I watched while major conference venues paused, planned, and replanned. I watched as scheduled events were postponed, cancelled, and reformatted. Perhaps, I was watching history in-the-making.
Over the last 10 months, I was both a passive participant and an agitating activator in about 2,020 conversations encompasing the conference transformation:
- Does this. Change. Everything?
- Did we just experience a seismic shift in educational infrastructure?
- Will the virtual conference forever replace the face-to-face format?
- Will we ever go back to the way it used to be?
- When we reformat the medium, will that redefine the message and recalibrate the meaning?
- Wherein lies the value of the face-to-face conference?
- What’s irreplaceable about the face-to-face connection?
I miss being around people. If anything, these conversations have highlighted and spotlighted just how invaluable face-to-face learning experiences are to me.
I applaud major conference venues for doing everything they could to maintain, to adapt, and then to make the best of it, given all the circumstances, even if it meant transitioning to virtual, postponing, or cancelling, for now.

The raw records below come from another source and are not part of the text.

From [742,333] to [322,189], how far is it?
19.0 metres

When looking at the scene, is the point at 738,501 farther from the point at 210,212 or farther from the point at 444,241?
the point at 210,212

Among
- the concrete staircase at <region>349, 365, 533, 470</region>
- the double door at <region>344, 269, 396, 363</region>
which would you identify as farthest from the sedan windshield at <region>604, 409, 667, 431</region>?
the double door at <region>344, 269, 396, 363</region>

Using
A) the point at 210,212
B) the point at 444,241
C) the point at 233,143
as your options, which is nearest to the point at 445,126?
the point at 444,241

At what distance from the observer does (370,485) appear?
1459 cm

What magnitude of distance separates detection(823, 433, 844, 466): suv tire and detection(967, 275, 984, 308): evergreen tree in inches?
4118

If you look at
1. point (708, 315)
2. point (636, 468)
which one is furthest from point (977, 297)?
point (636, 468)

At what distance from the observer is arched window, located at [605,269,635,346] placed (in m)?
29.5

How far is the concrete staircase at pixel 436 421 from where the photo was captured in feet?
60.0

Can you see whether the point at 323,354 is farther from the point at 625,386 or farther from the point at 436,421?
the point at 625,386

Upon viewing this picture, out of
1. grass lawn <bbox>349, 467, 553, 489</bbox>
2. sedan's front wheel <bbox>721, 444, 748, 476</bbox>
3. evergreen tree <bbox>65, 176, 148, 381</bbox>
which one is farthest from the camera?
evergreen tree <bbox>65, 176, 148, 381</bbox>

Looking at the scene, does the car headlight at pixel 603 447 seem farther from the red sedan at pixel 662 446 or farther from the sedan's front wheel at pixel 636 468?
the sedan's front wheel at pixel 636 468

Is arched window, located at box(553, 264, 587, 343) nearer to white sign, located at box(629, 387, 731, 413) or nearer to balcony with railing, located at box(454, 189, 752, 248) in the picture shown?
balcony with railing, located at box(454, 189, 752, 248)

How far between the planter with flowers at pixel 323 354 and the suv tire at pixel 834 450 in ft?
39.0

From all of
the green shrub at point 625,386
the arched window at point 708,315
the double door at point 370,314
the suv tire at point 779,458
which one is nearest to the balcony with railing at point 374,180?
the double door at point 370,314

Perhaps, it’s that flexibility that rounds the edges of our scheduled, expected opportunities in life. It’s the unexpected ones that truly shape us, stretch us, grow us, and help us move forward. It’s the seemingly uncomfortable spaces in which unique opportunities present themselves. It’s being open to the possibility that anything can happen. And it’s where I get to share an Uber ride with Kerry Gallagher.